Beyond Session 1: Memory, Binding, and the Million Records Problem
Mix.install([
{:kino, "~> 0.12"},
{:kino_vega_lite, "~> 0.1"}
])
Introduction
In Session 1, you learned that Elixir data is immutable - when you “change” a variable, you’re actually creating a new value. But what does that really mean? Where does the old data go? And why should you care?
This interactive notebook will make these concepts concrete by showing you exactly what happens in memory.

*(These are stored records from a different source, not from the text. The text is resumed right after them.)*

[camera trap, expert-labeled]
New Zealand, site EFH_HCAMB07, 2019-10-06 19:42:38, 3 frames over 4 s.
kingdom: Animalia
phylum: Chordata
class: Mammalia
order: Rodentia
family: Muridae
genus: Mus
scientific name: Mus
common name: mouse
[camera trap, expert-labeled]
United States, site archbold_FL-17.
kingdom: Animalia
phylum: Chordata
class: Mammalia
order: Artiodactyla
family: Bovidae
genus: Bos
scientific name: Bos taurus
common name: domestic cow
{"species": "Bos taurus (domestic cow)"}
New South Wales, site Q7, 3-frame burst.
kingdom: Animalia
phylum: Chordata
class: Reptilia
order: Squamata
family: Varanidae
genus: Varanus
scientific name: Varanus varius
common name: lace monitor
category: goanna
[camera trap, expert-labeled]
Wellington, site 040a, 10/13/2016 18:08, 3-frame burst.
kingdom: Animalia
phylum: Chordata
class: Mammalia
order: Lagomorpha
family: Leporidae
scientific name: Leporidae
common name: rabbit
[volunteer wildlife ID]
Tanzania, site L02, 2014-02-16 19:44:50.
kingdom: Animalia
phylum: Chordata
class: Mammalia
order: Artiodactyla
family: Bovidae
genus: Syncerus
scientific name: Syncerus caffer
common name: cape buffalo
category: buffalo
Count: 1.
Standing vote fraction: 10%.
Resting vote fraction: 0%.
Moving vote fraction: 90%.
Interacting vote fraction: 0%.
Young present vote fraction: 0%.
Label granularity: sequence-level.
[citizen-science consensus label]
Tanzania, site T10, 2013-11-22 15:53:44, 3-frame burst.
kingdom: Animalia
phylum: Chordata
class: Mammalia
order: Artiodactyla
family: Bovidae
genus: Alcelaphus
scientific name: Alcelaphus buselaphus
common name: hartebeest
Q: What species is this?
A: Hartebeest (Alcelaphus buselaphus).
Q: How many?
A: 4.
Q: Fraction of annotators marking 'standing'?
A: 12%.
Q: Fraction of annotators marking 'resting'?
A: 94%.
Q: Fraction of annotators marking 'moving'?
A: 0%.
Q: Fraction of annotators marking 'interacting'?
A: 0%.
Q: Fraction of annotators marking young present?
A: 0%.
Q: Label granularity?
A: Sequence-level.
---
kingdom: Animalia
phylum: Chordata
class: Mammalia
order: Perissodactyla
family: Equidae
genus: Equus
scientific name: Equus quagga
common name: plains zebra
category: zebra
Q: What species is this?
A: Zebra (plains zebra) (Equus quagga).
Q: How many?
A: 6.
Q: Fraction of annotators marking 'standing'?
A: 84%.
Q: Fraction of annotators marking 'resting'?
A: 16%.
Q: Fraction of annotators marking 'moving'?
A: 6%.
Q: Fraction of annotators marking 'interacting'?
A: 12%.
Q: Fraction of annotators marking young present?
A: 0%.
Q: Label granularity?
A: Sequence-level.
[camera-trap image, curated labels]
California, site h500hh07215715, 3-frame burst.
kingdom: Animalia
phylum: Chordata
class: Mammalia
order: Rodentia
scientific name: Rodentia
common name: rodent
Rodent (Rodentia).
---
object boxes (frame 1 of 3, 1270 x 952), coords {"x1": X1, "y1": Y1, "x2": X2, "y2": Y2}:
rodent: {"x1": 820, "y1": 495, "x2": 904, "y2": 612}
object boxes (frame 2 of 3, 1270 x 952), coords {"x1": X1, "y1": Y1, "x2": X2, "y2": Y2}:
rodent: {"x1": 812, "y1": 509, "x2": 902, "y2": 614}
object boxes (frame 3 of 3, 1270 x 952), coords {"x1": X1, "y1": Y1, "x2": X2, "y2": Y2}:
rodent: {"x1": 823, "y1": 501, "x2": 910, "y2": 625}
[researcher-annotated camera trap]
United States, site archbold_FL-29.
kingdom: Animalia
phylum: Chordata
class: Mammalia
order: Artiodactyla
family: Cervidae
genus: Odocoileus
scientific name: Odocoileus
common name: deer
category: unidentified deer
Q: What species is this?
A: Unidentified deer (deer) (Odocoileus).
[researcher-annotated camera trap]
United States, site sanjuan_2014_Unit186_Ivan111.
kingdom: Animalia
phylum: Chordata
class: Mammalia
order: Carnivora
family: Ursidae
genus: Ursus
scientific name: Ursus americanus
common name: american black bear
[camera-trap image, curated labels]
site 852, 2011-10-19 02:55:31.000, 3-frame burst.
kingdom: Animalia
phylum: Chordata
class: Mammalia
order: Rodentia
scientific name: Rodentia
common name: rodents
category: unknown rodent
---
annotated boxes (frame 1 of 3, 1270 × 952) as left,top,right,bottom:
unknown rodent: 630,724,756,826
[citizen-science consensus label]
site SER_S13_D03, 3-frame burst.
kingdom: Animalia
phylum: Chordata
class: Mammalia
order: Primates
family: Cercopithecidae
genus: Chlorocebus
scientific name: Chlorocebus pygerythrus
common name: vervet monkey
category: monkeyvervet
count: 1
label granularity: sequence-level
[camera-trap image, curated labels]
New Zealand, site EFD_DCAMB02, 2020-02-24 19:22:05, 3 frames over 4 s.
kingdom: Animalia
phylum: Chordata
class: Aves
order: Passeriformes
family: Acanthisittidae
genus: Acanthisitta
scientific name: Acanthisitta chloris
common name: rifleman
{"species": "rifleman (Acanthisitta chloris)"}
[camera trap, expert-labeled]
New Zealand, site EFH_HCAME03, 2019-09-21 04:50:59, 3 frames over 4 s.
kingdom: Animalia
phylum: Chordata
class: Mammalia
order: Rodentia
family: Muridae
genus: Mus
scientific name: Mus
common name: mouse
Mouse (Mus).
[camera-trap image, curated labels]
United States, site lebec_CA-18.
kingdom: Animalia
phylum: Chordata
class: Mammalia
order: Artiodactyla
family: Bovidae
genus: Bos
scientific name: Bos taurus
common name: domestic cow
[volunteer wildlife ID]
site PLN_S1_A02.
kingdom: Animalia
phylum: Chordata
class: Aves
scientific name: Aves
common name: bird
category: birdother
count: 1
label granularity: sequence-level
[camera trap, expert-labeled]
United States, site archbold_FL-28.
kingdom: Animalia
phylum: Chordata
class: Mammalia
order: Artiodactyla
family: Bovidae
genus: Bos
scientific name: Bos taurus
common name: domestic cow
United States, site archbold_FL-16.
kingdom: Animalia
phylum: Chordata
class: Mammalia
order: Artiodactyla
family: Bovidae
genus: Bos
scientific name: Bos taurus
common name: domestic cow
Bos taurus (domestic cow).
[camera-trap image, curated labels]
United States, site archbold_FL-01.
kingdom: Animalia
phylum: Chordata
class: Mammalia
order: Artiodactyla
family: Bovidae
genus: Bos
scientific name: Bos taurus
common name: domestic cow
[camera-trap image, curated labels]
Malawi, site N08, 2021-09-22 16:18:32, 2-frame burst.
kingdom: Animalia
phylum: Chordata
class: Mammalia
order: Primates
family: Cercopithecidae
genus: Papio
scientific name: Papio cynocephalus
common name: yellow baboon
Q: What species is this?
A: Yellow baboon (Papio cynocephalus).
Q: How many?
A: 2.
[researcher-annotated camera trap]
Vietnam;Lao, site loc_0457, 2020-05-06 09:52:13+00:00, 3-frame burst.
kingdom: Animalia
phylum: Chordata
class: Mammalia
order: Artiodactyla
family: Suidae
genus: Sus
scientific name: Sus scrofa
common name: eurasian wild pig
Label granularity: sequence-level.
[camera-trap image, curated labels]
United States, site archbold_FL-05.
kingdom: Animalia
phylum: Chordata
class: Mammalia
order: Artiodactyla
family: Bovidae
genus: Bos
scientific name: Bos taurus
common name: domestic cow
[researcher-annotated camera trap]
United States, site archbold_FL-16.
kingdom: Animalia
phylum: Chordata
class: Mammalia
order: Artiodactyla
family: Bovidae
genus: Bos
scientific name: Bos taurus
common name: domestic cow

Part 1: Variable Binding is Not Assignment
In languages like Java or Python, = is assignment - it puts a value into a memory location:
// Java: x is a box, we're putting 5 in the box
int x = 5;
x = 10; // Same box, new value - the 5 is gone forever
In Elixir, = is binding (technically pattern matching) - it attaches a name to a value:
# Elixir: we're giving the value 5 the name "x"
x = 5
# Now "x" points to 10, but 5 still exists (until garbage collected)
x = 10
Assignment vs Binding: Side by Side
graph TB
subgraph java["☕ Java: Assignment (mutation)"]
direction TB
j1["int x = 5"] --> jbox1["📦 5"]
jbox1 --> |"x = 10"| jbox2["📦 10"]
jnote["Same box,
value replaced.
5 is gone forever."]
end
subgraph elixir["💧 Elixir: Binding (immutable)"]
direction TB
e1["x = 5"] --> eptr1["x → 5"]
eptr1 --> |"x = 10"| estate["x → 10
5 (orphaned, awaits GC)"]
enote["x points to new value.
Old value still exists
until garbage collected."]
end
Let’s visualize the rebinding process step by step:
How Binding Works (Visual)
graph LR
subgraph "Step 1: x = [1, 2, 3]"
x1[x] --> list1["[1, 2, 3]"]
end
graph LR
subgraph "Step 2: x = [4, 5, 6] (rebinding)"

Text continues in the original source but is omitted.